◆ TEXTO DA PÁGINA:
Em entrevista a emissoras de rádio, presidente afirma que "acabou o tempo das vacas magras" e defende ida a Cuba

"Demos uma trucada" nos ricos, diz Lula

GABRIELA ATHIAS
DA SUCURSAL DE BRASÍLIA

Na primeira entrevista coletiva concedida exclusivamente a emissoras de rádio do país, o presidente Luiz Inácio Lula da Silva, 57, disse que "demos uma trucada" nos Estados Unidos e União Européia durante as negociações da OMC (Organização Mundial do Comércio) em Cancún, no mês passado.
Lula disse ainda que "acabou o tempo das vacas magras" e afirmou que "todo o sacrifício que tinha que ser feito já foi feito", pintando um quadro otimista para a economia no último trimestre.
Na política, defendeu a aprovação das reformas e afirmou que a aprovação dos textos vão render dividendos eleitorais ao PT.
Em 1 hora e 35 minutos de entrevista, Lula respondeu, ao vivo, com transmissão da Radiobrás (a estatal de comunicação do governo), 18 perguntas de nove jornalistas. A estatal abriu o seu sinal para todas as rádios do Brasil.
Abordou temas polêmicos, como o fato de o PT ter mudado várias posições históricas. Falou sobre Estatuto do Idoso e até sobre o seu time, o Corinthians. A assessoria da Presidência disse não ter tido conhecimento antecipadamente o teor das perguntas.
 

SEGURANÇA PÚBLICA - ""É fácil falar de segurança e muito difícil fazer política de segurança. O que o povo espera é que todos os bandidos sejam presos. Mas para ter uma ação de segurança é preciso primeiro organizar a polícia. Criamos o Sistema Único de Segurança Pública. O crime organizado está no empresariado, na sociedade, no poder político, no Judiciário, tem braço internacional."

RODOVIAS - ""O problema das estradas é de vários anos de irresponsabilidade de não cuidar da manutenção daquilo que já existia. Pegamos o governo com todas as estradas deterioradas. Todas. As coisas estão andando. Não do jeito que gostaríamos porque não temos os recursos necessários."

◆ EXERCÍCIOS E TAREFAS:
1. Segundo a fala de Lula sobre segurança pública na reportagem, em que setores ou instâncias está o crime organizado? Liste todos.
2. Responda com base na reportagem:
(a) Em que cidade ocorreram as negociações da OMC mencionadas por Lula?
(b) Quanto tempo durou a entrevista?
(c) Qual é o time de Lula citado no texto?
3. Dê continuidade à reportagem sobre a entrevista de Lula às rádios a partir do ponto em que ela termina.

◆ DADOS A SEGUIR:
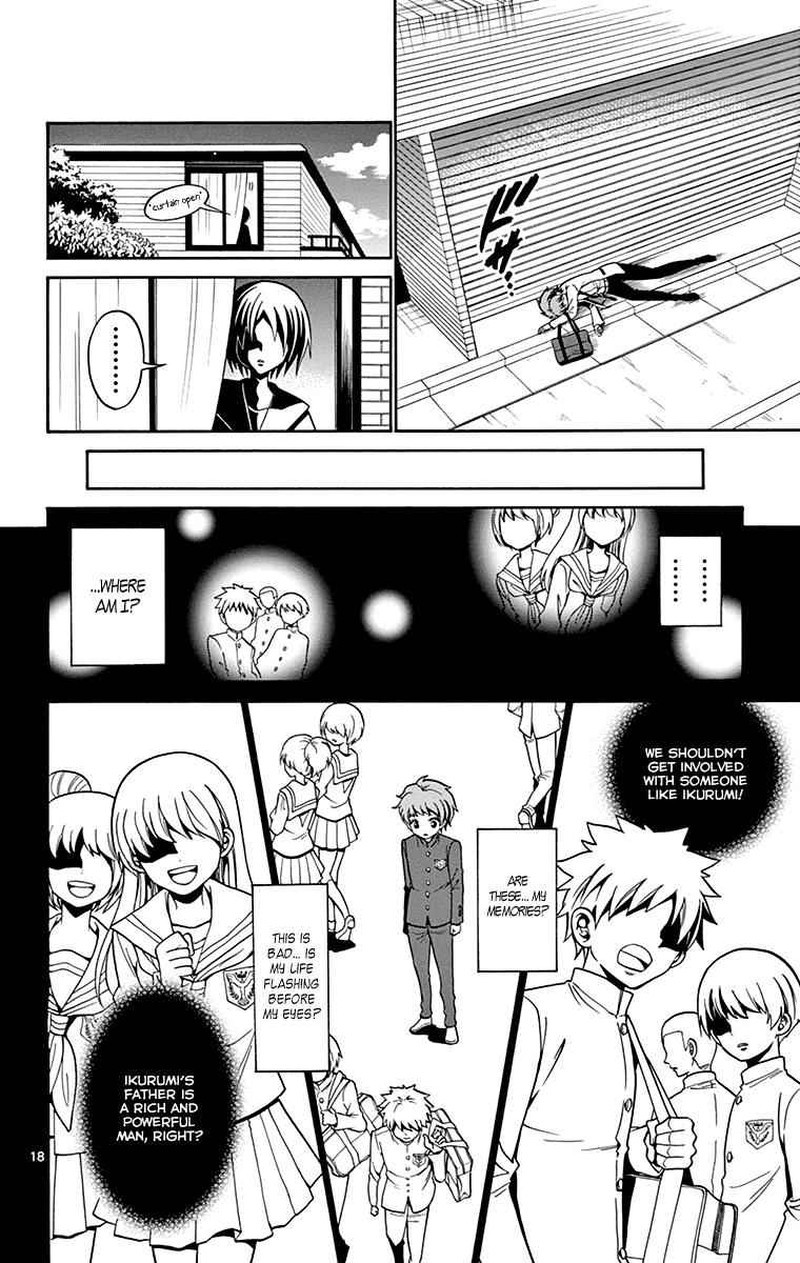 tenshi_to_akuto_1_20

◆ RESPOSTAS POR TAREFA:
1.
- Empresariado
- Sociedade
- Poder político
- Judiciário

2.
(a) Cancún.
(b) 1 hora e 35 minutos.
(c) Corinthians.

3.
CRESCIMENTO ECONÔMICO -""A retomada do crescimento da economia é o nosso desejo, a nossa obsessão e o nosso sonho. Podemos falar que para os próximos 12 meses a inflação não ultrapassará 7% e os mais otimistas acham que pode chegar a 5%. As taxas de juros começaram a cair e começamos a bater recorde atrás de recorde nas nossas exportações. Claro que o interessante é combinar o crescimento das exportações com o do consumo interno para que a gente possa melhorar e gerar empregos. Tudo isso está dentro de uma certeza de que acabou o tempo das vacas magras. Todo o sacrifício que tinha que ser feito já foi feito."

INFRA-ESTRUTURA - ""Já vamos começar a chamar empresários brasileiros e internacionais para saber quem está disposto a fazer primeiro parceria com o governo, o chamado PPP (Parceria Público-Privada). Tudo na lógica do crescimento econômico e da geração dos empregos. Não sei se serão 10, 5 ou 20 (milhões)."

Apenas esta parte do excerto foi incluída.